Last Picture Show, Lenny, Paper Moon, Manhattan, Stardust Memories, The Elephant Man and
Raging Bull followed, but it's interesting to note that directors and studios alike were willing to use black and white - to experiment, if you will, but not really at all with colour. The aesthetic in Hollywood in the 70s was
dark, plain and simple. Even
Star Wars lacks vibrant, purposeful primary-colour schemes. John Boorman's,
Point Blank (with a great art dept. crew) also released in 1967, seems to be the last American film to utilise psychological colour schemes before this long run of deliberately drab (and wonderful - don't get me wrong here) adventures in cinematography. De Palma, inspired by Bava, Argento and of course Hitchcock, kept things going to some degree with various cinematographers. As did George Romero with cinematographer Michael Gornick (what ever happened to him - he should have been a A-list Hollywood DP) in
Dawn of the Dead and also, the over-the-top comic-book homage,
Creepshow, which has some amazing moments.

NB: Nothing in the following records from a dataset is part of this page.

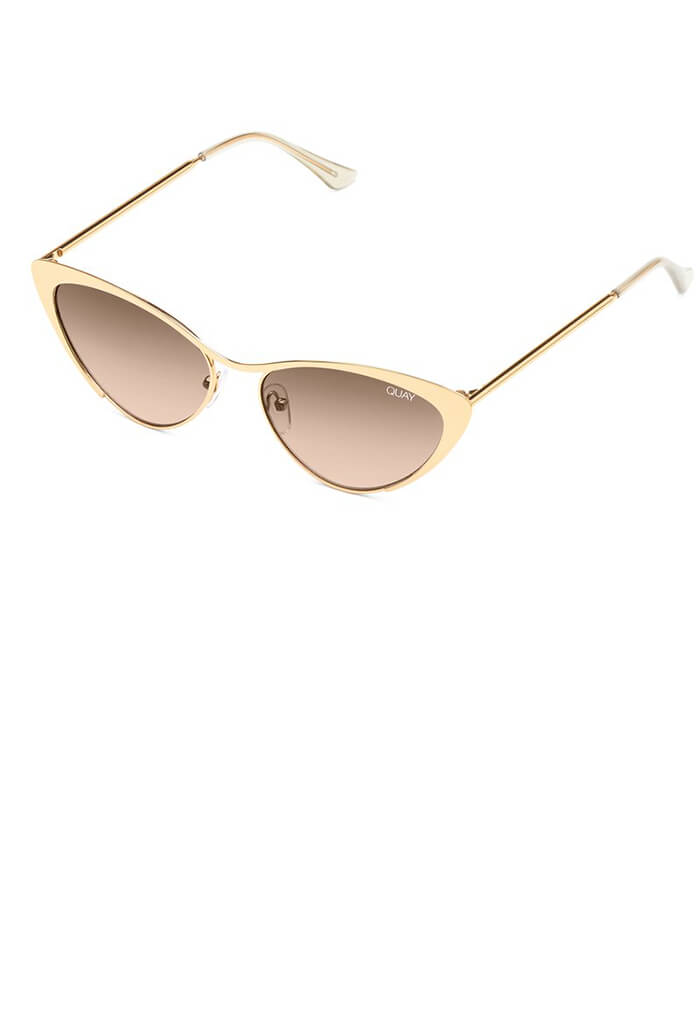 Bo$$ Sunglasses-Gold/Brown Lens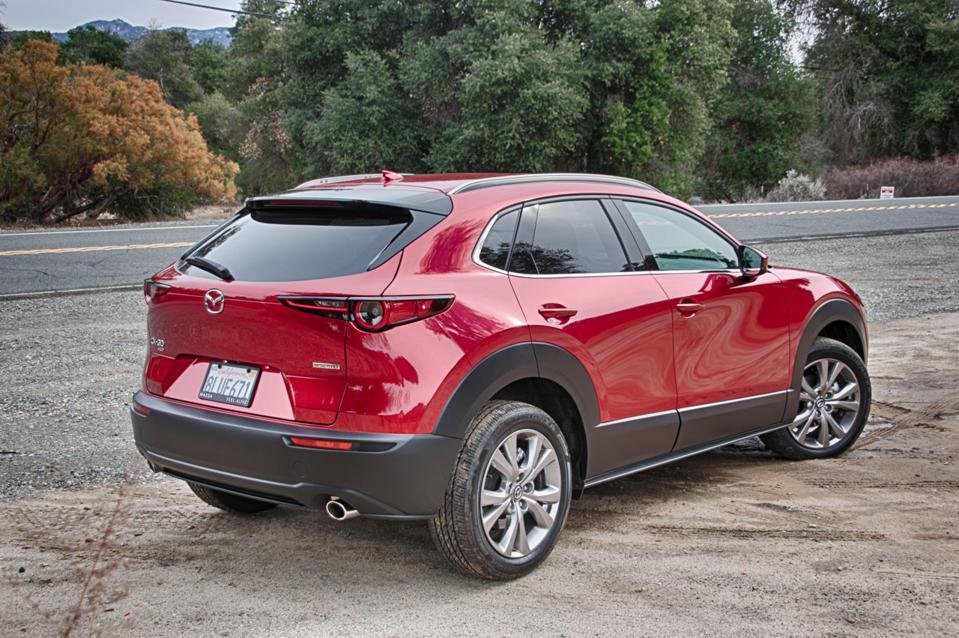2020 Mazda CX-30, first drive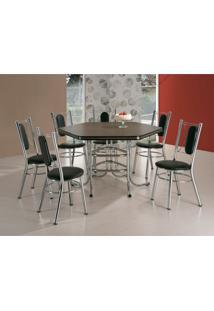 Conjunto De Mesa De Jantar Com 6 Cadeiras Toronto Ameixa Negra E Preto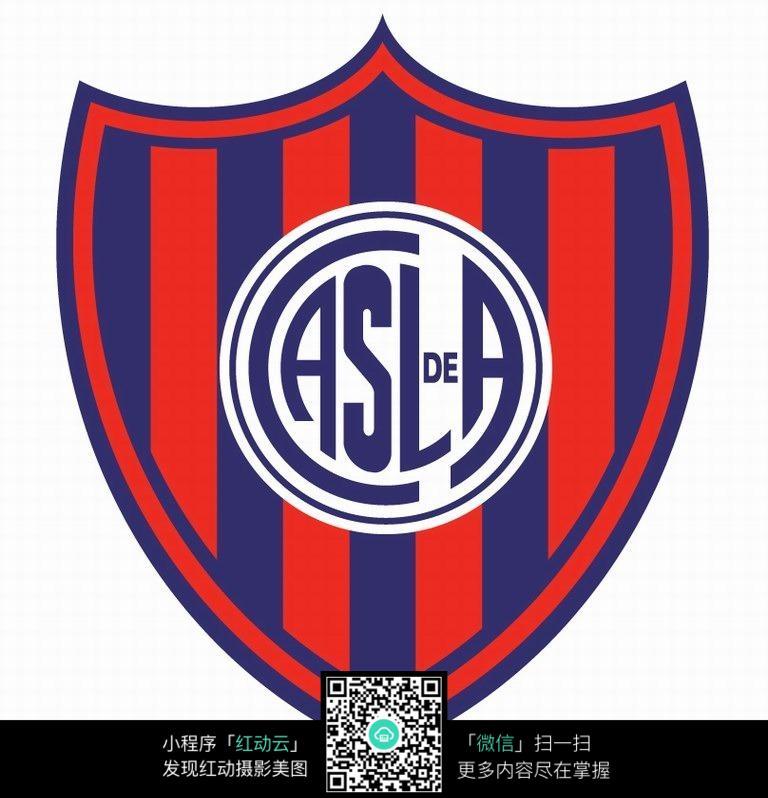 足球队徽logo设计_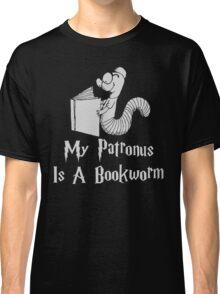 Bookworm Patronus Classic T-Shirt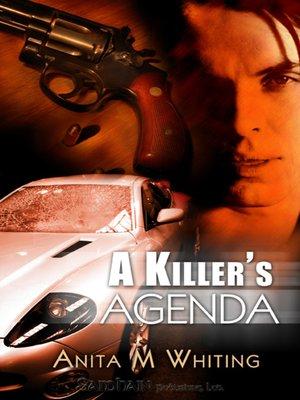 cover image of A Killer's Agenda
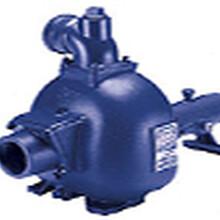美国GORMAN-RUPP离心泵,T系列,潜水泵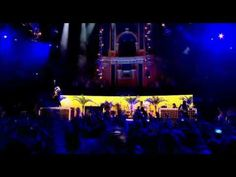 HD The Killers - WHEN YOU WERE YOUNG - Live From The Royal Albert Hall DVD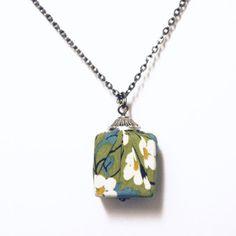 Mon Petit Glaçon Blue Green, $26, now featured on Fab.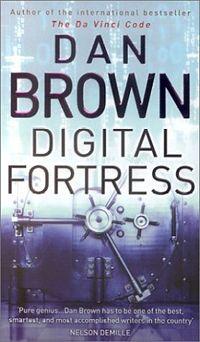 File:200px-Digital fortress.jpg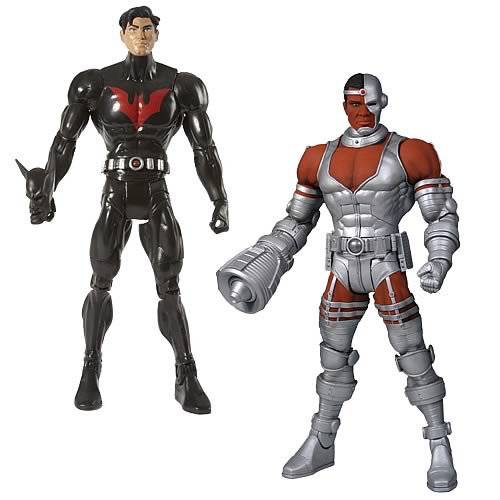 Best Seller. DC Universe Batman Beyond and Cyborg Variant Action Figures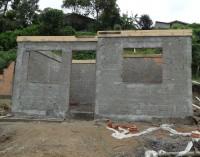 Reurbanização no São Bernardo do Campo reiniciam na próxima semana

Blade Runner, it seems to me, was the breakthrough. It continues to dazzle and astound me and is proof positive that CGI isn't the be-all and end-all. Paul Schrader's,
Mishima: A Life in Four Chapters is probably the most fascinating film of the 80s, especially in its use of colour and black and white, both with natural lighting and its imaginative representation of Mishima's extraordinary tableuxs. David Lynch's,
Blue Velvet may well be the first American film since Douglas Sirk to present vibrant, symbolic primary colours within a middle-America small town and
Wild at Heart literally explodes with colour.
Things have gotten better in the last few years (
Mulan Rouge?), but maybe it is that vibrant colours don't register very well on TV and video that has affected the thinking and aesthetics of filmmakers, although that is now changing with HDTV and the advanced DVD formats due this year. One of the most visually astounding films of recent years was Vincent Ward's,
What Dreams May Come which is a film that seems to be generally underappreciated. Morricone's score was rejected and Michael Kamen's seems a bit too predictable and the film does sag in places, but visually it is a total triumph.
As digital HD cameras become more widely used, 'films' will begin to look very different to what we are used to and colour will be registered and represented in a totally different way than
all Eastman and Fuji stocks, never mind 3-strip Technicolor!
These posts may be used as a potent sedative before sleep, btw.